== INSTRUCTIONS FOR THE TASK ==
List every line of the items below that contains the word "camera", treating uppercase and lowercase letters as different.

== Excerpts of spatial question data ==
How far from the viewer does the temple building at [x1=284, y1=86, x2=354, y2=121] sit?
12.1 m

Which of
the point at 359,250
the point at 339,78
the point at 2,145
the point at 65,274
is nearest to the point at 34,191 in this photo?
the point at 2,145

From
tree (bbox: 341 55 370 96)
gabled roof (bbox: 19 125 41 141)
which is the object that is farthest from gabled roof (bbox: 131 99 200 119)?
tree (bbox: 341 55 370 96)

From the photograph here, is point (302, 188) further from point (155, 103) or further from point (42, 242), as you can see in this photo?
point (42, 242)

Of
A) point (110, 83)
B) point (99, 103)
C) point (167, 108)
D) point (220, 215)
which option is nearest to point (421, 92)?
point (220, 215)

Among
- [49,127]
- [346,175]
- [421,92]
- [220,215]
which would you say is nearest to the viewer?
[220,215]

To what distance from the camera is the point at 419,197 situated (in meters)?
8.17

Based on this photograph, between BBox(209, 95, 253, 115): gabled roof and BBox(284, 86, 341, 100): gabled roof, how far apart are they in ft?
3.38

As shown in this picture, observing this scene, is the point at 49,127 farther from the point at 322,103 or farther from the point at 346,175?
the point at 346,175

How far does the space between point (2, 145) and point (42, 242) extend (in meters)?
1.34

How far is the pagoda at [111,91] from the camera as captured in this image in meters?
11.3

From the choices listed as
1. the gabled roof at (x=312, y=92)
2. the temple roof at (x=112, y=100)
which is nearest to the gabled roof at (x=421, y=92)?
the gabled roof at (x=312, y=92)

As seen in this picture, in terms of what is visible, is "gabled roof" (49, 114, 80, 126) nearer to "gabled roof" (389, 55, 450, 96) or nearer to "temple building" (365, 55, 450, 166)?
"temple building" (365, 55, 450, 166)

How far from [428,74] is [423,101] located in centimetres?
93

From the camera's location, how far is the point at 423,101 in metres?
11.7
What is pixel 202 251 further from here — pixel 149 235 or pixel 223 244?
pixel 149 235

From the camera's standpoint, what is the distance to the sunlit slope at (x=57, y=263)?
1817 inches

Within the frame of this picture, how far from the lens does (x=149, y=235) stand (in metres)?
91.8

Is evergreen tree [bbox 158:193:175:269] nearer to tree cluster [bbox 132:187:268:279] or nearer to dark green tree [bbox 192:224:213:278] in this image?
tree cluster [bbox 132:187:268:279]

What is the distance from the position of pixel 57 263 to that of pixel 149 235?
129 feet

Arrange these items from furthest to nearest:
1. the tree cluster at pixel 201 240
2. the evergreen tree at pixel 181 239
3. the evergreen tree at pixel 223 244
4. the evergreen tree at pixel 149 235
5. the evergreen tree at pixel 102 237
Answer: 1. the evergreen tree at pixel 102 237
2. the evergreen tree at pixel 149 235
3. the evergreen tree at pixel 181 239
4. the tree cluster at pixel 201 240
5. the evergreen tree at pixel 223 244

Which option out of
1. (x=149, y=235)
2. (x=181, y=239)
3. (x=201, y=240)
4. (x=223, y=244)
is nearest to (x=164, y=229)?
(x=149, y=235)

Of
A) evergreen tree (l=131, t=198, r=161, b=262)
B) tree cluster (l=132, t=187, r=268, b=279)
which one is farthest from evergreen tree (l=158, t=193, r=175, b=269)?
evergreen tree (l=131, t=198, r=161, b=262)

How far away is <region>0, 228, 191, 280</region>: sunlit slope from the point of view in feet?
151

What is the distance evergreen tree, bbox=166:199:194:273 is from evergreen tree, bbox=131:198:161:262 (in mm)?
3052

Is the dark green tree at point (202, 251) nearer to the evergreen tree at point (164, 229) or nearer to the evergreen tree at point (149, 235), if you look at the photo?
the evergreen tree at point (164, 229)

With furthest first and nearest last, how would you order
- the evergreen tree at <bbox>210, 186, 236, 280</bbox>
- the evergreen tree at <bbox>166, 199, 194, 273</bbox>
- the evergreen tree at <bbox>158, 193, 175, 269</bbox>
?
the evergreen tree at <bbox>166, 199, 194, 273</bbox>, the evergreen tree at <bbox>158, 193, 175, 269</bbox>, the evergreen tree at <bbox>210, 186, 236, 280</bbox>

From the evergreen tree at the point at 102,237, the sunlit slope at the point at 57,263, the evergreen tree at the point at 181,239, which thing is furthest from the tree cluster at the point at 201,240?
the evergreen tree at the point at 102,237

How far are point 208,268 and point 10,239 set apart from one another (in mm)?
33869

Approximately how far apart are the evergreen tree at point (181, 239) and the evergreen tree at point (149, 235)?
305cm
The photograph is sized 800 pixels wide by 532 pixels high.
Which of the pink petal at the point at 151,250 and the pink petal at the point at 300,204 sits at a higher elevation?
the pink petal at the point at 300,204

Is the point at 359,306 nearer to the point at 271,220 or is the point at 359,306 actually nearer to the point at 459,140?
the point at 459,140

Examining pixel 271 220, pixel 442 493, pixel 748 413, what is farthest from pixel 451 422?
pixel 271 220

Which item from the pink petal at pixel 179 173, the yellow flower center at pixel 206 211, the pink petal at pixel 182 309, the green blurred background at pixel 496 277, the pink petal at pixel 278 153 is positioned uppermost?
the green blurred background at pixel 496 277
* * *
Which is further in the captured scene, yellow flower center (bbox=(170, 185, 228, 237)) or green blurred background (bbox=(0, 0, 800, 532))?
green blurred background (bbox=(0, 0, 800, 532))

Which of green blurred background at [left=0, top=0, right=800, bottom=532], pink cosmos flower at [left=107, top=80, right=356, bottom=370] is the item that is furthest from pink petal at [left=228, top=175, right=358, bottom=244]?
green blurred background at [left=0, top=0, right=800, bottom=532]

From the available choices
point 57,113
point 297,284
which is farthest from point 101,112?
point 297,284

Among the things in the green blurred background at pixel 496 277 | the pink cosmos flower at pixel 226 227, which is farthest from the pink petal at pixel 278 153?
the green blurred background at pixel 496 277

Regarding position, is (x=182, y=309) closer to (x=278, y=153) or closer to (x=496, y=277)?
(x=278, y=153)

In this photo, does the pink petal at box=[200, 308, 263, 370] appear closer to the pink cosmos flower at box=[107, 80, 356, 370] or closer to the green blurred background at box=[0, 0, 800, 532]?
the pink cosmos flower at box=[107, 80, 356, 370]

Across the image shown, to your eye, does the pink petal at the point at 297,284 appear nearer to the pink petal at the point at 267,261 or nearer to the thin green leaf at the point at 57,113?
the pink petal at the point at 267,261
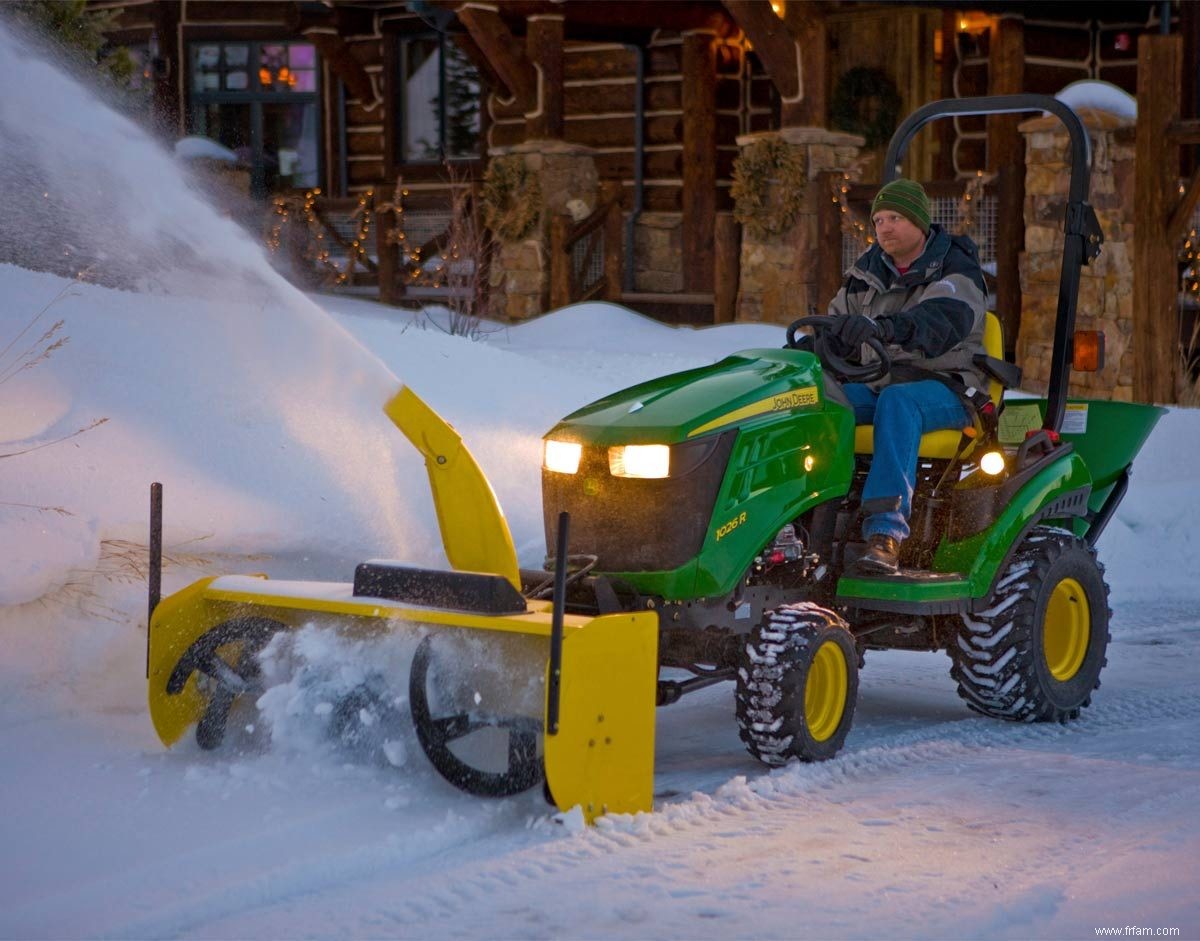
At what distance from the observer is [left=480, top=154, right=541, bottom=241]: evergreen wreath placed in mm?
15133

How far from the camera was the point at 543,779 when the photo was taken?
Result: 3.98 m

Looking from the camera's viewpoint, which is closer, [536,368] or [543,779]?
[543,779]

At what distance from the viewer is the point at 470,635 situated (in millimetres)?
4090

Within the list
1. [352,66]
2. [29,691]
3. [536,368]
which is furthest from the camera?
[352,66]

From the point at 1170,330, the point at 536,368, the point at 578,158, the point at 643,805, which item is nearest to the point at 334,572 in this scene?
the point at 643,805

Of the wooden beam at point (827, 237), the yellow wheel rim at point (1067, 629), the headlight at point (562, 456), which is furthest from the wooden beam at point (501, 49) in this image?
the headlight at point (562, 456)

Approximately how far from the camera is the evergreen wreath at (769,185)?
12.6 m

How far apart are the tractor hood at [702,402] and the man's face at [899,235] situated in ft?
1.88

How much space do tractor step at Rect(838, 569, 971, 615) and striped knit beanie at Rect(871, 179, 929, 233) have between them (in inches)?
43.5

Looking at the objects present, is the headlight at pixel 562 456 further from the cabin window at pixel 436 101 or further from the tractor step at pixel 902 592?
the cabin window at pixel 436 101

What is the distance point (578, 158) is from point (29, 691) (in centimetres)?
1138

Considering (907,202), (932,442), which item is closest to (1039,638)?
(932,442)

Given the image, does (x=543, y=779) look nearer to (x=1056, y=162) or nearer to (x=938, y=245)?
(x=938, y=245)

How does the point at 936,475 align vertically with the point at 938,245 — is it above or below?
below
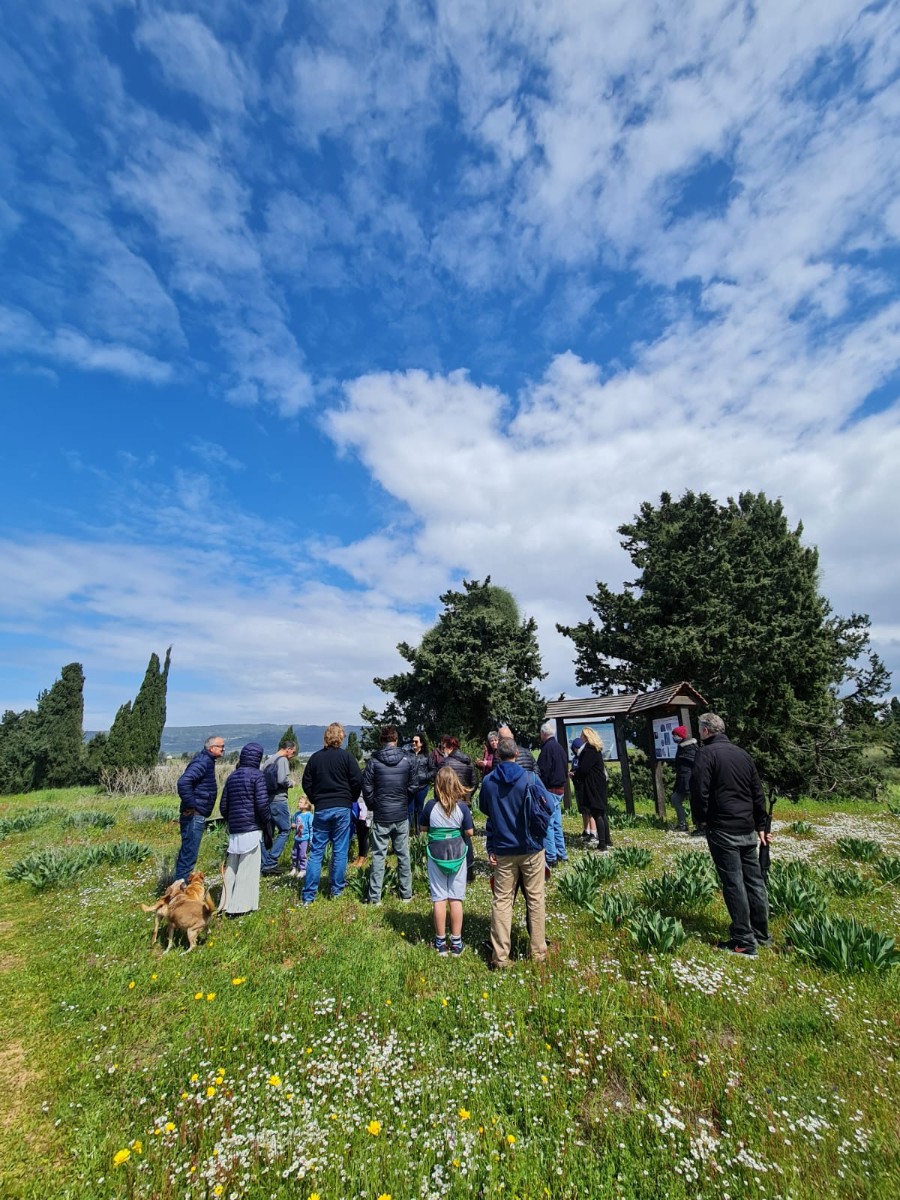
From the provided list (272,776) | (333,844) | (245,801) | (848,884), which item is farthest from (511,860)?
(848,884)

== RIGHT ANSWER ==
To what distance from the camera is the point at 419,197 situated (in meters)?
How far is the pagoda at [111,91] from the camera as captured in this image in meters?
From the camera's location, how far is the point at 423,101 in metres?
From the camera's standpoint, what is the distance to the sunlit slope at (x=57, y=263)?
How far from the camera was the point at 543,779 when the photo was taken?
Looking from the camera's viewpoint, which is closer, [536,368] or [543,779]?
which is furthest from the camera?
Approximately how far from the camera is the evergreen wreath at (769,185)?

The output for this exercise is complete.